1 September 2015
Eye-catching entrance hall delivered on time and on budget.
The new entrance hall at Amsterdam’s Van Gogh Museum opens to the public on 5 September. “Work to move our main entrance to Museumplein has gone very well,” says director Axel Rüger. “It has been delivered within the tight eighteen-month deadline, and on budget. The all-glass entrance hall features high-quality structural engineering and systems, with modern walls and flooring. There is a spacious, well-lit foyer with cloakrooms and a revamped museum shop stocked with more than 500 new products. Improved access, better logistics and more space will allow us to give our visitors a much warmer welcome than before. Moreover, this arrangement better suits the upgraded Museumplein – all its cultural institutions now have their entrances facing the square. The transparent building with its state-of-the-art glass structure enriches both the Van Gogh Museum and Museumplein.”
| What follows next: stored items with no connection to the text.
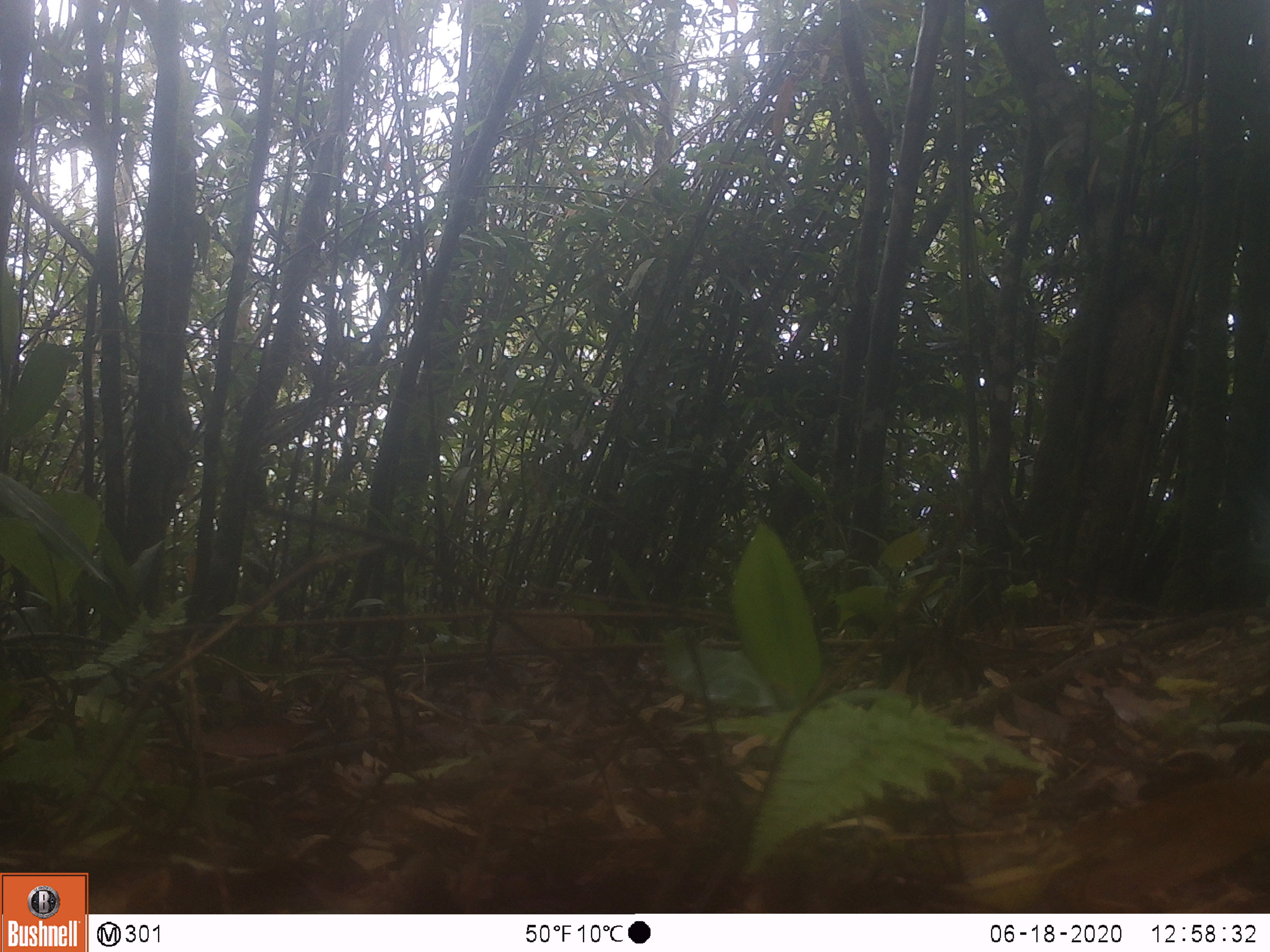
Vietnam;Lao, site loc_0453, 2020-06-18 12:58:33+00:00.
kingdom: Animalia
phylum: Chordata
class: Mammalia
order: Carnivora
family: Herpestidae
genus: Urva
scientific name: Urva urva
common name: crab-eating mongoose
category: crab eating mongoose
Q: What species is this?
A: Crab eating mongoose (crab-eating mongoose) (Urva urva).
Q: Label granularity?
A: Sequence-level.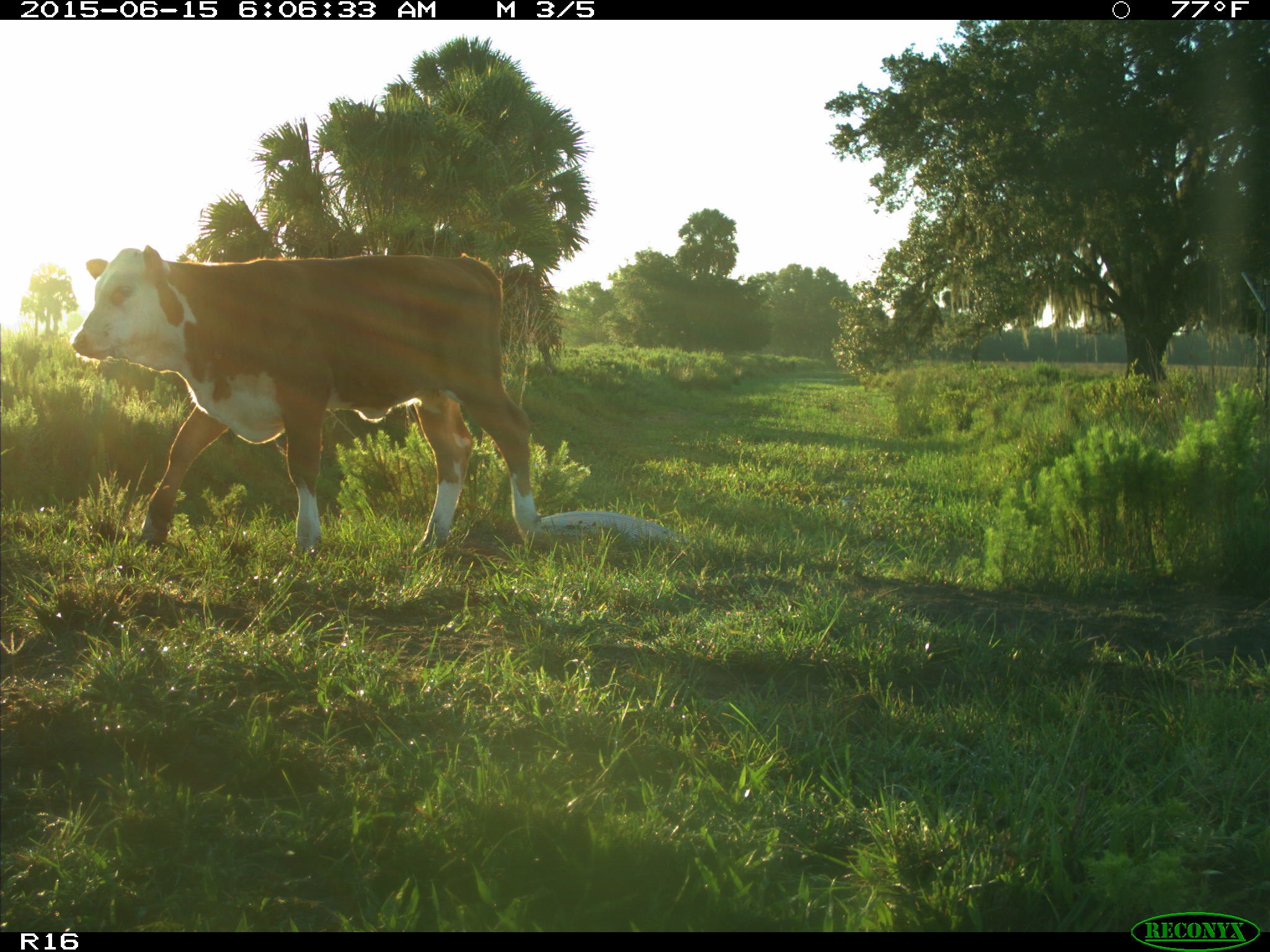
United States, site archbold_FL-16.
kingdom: Animalia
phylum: Chordata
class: Mammalia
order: Artiodactyla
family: Bovidae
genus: Bos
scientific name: Bos taurus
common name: domestic cow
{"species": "Bos taurus (domestic cow)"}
To mark the opening of the new entrance hall, a major event is being held on Museumplein on Saturday 5 and Sunday 6 September. From 4 pm on Sunday, a total of 125,000 sunflowers will be handed out free to members of the public.
By enclosing the empty “sunken pond” on its Museumplein side, the Van Gogh Museum has gained 800 square metres of floor space. This new entrance hall offers numerous benefits. The neighbouring Stedelijk Museum and Rijksmuseum have recently relocated their main entrances to face Museumplein, and now the Van Gogh Museum is following suit. The new glass structure is also positioned conveniently between the original museum building designed by Gerrit Rietveld and the more recent temporary exhibitions wing, providing better access to and between them. The additional 800 square metres will improve visitor flows and create more room to welcome and assist them. The museum is now better equipped to cope with the expected future rise in visitor numbers. And the entrance hall has a flexible layout, allowing it to host gatherings and receptions of various sizes.
Outside the museum, on Willem Sandbergplein – which separates it from the Stedelijk Museum – the City of Amsterdam has created a waiting area where visitors who have not purchased their tickets in advance can buy them at one of the new ticket desks.
High-quality glass structure with an open, transparent design
The open and – literally – transparent entrance hall has been built using the very latest glass construction techniques and contrasts wonderfully with the solid outer wall of the temporary exhibitions wing. Its frontage consists of 650 square metres of cold bent glass, with 30 so-called “roof fins” – also in glass and up to 12 metres in length – and 20 glass columns up to 9.4 metres high, all mounted on a load-bearing structure containing 65 tonnes of steel. Visitors descend from the street-level entrance to the sunken foyer by a magnificent glass staircase, an illuminated escalator or a glazed panoramic lift. In the foyer are a cloakroom with space for 2,200 coats and 1,700 bags, an array of 1,450 multimedia guides and a brand new museum shop. This is selling some 500 exclusive new products, created in collaboration with leading local and international luxury brands like Jaeger-LeCoultre, Gassan Diamonds, SMAAK and Pommery, or by Dutch designers inspired by Van Gogh and his work. They include Hester van Eeghen, Tord Boontje, Edward van Vliet and Droog Design.
The draft design for the new entrance hall was prepared by Kisho Kurokawa Architect and Associates, the firm founded by the late Kisho Kurokawa, designer of the temporary exhibitions wing opened in 1999. Hans van Heeswijk Architecten then elaborated on this to create a solution in which the existing wing and the new structure form a surprising new whole.
Paid for thanks to many generous donors
The Van Gogh Museum has largely financed this project itself. The total cost of €20 million has been met from the museum’s own funds, together with contributions from the BankGiro Loterij, the foundation Stichting Vincent van Gogh, Van Lanschot Bankiers, Sompo Japan Nipponkoa Insurance, the Tokyo Shimbun, the Netherlands Ministry of Education, Culture and Science, the City of Amsterdam, the Amsterdam-Zuid city district, Yanmar Europe, the Triton Collection Foundation, the John and Marine van Vlissingen Foundation, Heineken, TAKII Seed, the Drs C. van Zadelhoff Fonds, Ernst A. Nijkerk, Dümmen Orange and other companies, charitable funds, foundations and private donors.
“We are proud that the project is fully paid-for,” says Axel Rüger, “and grateful that the Van Gogh Museum and its new entrance hall have had such an appeal for our financial supporters.”
Construction of the new entrance hall was overseen by the Central Government Real Estate Agency (Rijksvastgoedbedrijf, RVB), the owner of the museum building.